A shucked WD Elements disk is nothing I would allow in my array and of course absolutely no choice for a parity drive.

 

My checks run with 270Mb/s (down to 140 Mb/s. Average 193Mb/s).

 

Link to comment
8 minutes ago, MAM59 said:

Parity disk do not only be the largest drives in the array, they should als be the fastest. Because ALL write (and parity check) operations depend on them.

 

A shucked WD Elements disk is nothing I would allow in my array and of course absolutely no choice for a parity drive.

 

My checks run with 270Mb/s (down to 140 Mb/s.
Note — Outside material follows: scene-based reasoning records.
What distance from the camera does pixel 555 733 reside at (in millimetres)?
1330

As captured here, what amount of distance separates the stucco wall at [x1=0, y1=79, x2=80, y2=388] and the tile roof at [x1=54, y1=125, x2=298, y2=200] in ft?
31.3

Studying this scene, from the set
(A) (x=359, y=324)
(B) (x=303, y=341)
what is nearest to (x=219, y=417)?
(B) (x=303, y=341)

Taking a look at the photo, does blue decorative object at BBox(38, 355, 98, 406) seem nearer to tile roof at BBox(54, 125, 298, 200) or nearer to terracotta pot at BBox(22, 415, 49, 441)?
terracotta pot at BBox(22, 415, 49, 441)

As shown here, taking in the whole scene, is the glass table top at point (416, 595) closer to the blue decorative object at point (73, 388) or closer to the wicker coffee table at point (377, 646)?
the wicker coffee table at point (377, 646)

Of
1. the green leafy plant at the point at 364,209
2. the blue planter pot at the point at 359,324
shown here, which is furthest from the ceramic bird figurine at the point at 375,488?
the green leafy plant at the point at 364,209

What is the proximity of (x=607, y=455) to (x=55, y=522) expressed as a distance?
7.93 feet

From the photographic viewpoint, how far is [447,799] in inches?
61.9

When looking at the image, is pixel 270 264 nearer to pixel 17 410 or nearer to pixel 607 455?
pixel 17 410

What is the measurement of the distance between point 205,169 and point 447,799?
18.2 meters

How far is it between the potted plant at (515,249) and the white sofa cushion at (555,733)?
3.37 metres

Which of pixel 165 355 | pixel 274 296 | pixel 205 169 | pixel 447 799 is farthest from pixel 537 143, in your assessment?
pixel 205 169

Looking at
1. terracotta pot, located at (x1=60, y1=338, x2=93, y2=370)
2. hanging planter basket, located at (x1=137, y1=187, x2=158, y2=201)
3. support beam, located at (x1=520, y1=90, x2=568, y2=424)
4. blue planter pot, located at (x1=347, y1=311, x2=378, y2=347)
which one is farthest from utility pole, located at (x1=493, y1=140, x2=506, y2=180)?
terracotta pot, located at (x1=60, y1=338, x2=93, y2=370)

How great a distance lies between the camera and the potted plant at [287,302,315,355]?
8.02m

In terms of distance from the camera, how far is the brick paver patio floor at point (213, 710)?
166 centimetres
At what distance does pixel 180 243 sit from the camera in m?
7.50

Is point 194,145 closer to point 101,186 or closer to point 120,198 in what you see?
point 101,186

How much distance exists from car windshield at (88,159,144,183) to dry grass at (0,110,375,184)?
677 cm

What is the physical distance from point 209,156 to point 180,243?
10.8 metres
Average 193Mb/s).

 

The WD Element was just lying around, and I spontaneously decided to use it as a parity drive for more safety besides all my offline backup drives. 270Mb/s is sick compared to my speed

Link to comment
1 hour ago, wulperdinger said:

The WD Element was just lying around

let her lie and rest in peace. For "Element" WD uses the slowest drives. They are meant for backup purposes. They even do not dare to sell them without the elements cover.

Do not like to be written very often and do not like to step around. The controller inside the elements box compensates a bit for this by doing intensive caching.

Without the box the drives are slow as a dog.

Therefore, to be able to "shuck" them is a questionable success.

 

A parity drive needs the absolute opposite optimizations.

You MAY use it within the array (but then, it will pull down parity check speed quite a bit too),

 

The other drives are slow too, but the parity disk marks the upper possible speed limit for all drives. If you have a faster one, it will be cut off by the parity.

 

Link to comment
1 hour ago, JorgeB said:

Just paste that in the terminal window, and post there the output.

 

 lspci -d 1000: -vv
08:00.0 Serial Attached SCSI controller: Broadcom / LSI SAS3008 PCI-Express Fusion-MPT SAS-3 (rev 02)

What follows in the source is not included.